§ Problem set:
a: According to the article on Moscow and Nur-Sultan, which anniversary of diplomatic relations between Russia and Kazakhstan was the occasion for Lavrov's article?
b: Reproduce the passage of the article on Moscow and Nur-Sultan between "Moscow and Nur-Sultan grudging" and "Europe and Asia.", inclusive, substituting "Russian government" for "Kremlin".

§ Quoted passage:
======

Moscow and Nur-Sultan grudging allies
Russian Foreign Minister: strategic collaboration between the two countries. The Kremlin condemns cases of xenophobia towards Russian-speaking Kazakhs, while blaming foreign forces. Attention to the protection of common borders, transit points between Europe and Asia.
Moscow (AsiaNews) - On the occasion of the 29th anniversary of diplomatic relations between Russia and Kazakhstan, Russian Foreign Minister Sergei Lavrov wrote an article in Rossijskaja Gazeta extolling the "strategic collaboration" between the two countries. However, he condemned the "cases of xenophobia" against Kazakhs of Russian origin, which he believes are "inspired from outside."
Lavrov claims there are many opponents, especially Western ones, who aim to discredit the Russian-speaking community in Kazakhstan. According to Lavrov, this community lives thanks to the recent "powerful mutual ties" between Moscow and Nur-Sultan, rooted in ancient times.

======

§ Data section:
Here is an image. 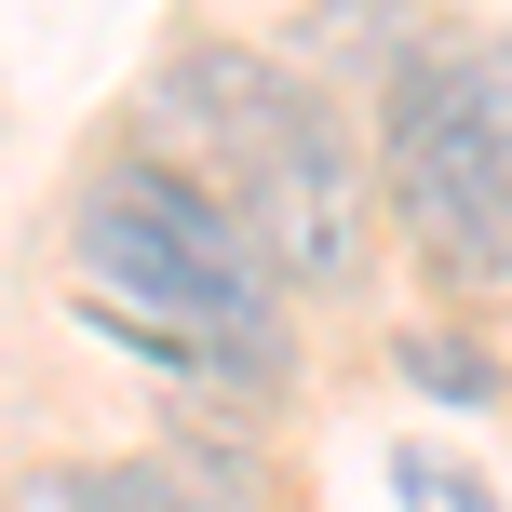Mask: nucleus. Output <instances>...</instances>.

======

§ Full answers:
a: The 29th anniversary.

b:
Moscow and Nur-Sultan grudging allies
Russian Foreign Minister: strategic collaboration between the two countries. The Russian government condemns cases of xenophobia towards Russian-speaking Kazakhs, while blaming foreign forces. Attention to the protection of common borders, transit points between Europe and Asia.